The Evolution of the XP Interface

So, how did the Windows GUI that we use today come to be? It came to be through a slow process of evolution.

First, let’s take a quick look at the various versions of Windows that have been developed over the last 20 years. Although most people regard Microsoft Windows 3.0 as the first version of the Windows platform, it was actually preceded by Windows 1.0 (1985) and Windows 2.0 (1987, there were specialized versions of 2.0 for computers running 286 and 386 processors). Microsoft Windows 3.0 was launched with much fanfare in the spring of 1990. It was not until the release of Windows 3.1, however, in 1992 (when over one million copies of the platform were sold in the first few months after it was made available), that Windows truly experienced a large install base both in the home and business markets.
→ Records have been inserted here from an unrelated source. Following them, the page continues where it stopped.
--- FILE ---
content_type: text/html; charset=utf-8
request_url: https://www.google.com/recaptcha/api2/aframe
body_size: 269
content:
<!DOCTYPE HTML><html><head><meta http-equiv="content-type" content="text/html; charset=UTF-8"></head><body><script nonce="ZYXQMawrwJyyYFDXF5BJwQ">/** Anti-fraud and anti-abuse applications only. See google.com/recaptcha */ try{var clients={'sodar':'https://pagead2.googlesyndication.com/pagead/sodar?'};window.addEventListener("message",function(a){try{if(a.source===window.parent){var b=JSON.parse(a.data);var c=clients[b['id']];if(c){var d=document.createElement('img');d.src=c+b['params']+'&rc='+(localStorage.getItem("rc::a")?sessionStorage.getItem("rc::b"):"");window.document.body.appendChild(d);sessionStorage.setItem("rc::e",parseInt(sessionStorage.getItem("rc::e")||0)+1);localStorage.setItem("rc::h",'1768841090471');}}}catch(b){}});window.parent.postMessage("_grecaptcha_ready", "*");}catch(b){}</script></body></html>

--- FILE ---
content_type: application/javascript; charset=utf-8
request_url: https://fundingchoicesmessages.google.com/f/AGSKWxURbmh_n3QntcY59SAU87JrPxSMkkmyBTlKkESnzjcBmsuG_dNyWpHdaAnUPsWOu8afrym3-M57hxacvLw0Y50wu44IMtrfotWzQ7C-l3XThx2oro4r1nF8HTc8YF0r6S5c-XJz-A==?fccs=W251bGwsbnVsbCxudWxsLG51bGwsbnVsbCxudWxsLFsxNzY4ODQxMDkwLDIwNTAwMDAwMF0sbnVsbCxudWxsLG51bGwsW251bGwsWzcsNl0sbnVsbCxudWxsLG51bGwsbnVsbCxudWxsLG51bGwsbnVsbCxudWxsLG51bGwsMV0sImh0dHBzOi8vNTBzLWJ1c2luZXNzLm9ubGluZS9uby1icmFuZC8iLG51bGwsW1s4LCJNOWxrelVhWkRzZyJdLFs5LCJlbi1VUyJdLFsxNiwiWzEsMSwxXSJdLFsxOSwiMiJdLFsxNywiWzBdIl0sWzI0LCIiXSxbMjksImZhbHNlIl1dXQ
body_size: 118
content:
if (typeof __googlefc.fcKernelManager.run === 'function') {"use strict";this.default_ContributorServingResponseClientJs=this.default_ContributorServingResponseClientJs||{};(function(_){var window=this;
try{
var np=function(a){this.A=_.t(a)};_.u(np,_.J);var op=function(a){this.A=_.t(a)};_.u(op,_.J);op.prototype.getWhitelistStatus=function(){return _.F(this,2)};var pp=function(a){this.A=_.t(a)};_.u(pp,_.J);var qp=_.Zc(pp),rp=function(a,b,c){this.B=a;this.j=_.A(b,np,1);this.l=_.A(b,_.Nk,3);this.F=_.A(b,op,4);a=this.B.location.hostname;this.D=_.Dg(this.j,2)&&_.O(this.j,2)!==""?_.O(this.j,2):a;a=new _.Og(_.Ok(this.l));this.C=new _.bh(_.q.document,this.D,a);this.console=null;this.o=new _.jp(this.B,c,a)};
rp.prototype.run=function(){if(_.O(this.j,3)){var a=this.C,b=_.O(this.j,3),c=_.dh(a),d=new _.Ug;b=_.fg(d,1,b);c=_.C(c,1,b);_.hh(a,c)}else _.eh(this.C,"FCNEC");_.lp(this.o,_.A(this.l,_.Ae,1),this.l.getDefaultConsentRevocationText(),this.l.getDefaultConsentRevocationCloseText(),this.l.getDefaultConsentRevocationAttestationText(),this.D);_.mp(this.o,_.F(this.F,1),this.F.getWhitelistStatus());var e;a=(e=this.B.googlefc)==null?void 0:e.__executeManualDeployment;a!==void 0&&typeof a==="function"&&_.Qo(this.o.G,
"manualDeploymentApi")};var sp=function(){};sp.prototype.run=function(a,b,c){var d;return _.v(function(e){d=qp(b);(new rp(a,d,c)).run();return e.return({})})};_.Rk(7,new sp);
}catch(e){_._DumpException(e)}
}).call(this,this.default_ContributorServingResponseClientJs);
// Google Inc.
With the launch of Windows 95 (released in 1995, more than one million copies were sold in the first few days it was available), Microsoft offered a client operating system that no longer required an initial installation of DOS. Windows 95 was also an interface design departure for Microsoft that offered tools that are still around in Windows XP, such as the Start menu and the taskbar. Additional versions of Windows 9x followed including Windows 98 and Windows Millennium Edition. That brings us up to the current version of the Windows OS, Windows XP (available in both Home and Professional versions), which is the subject of this book.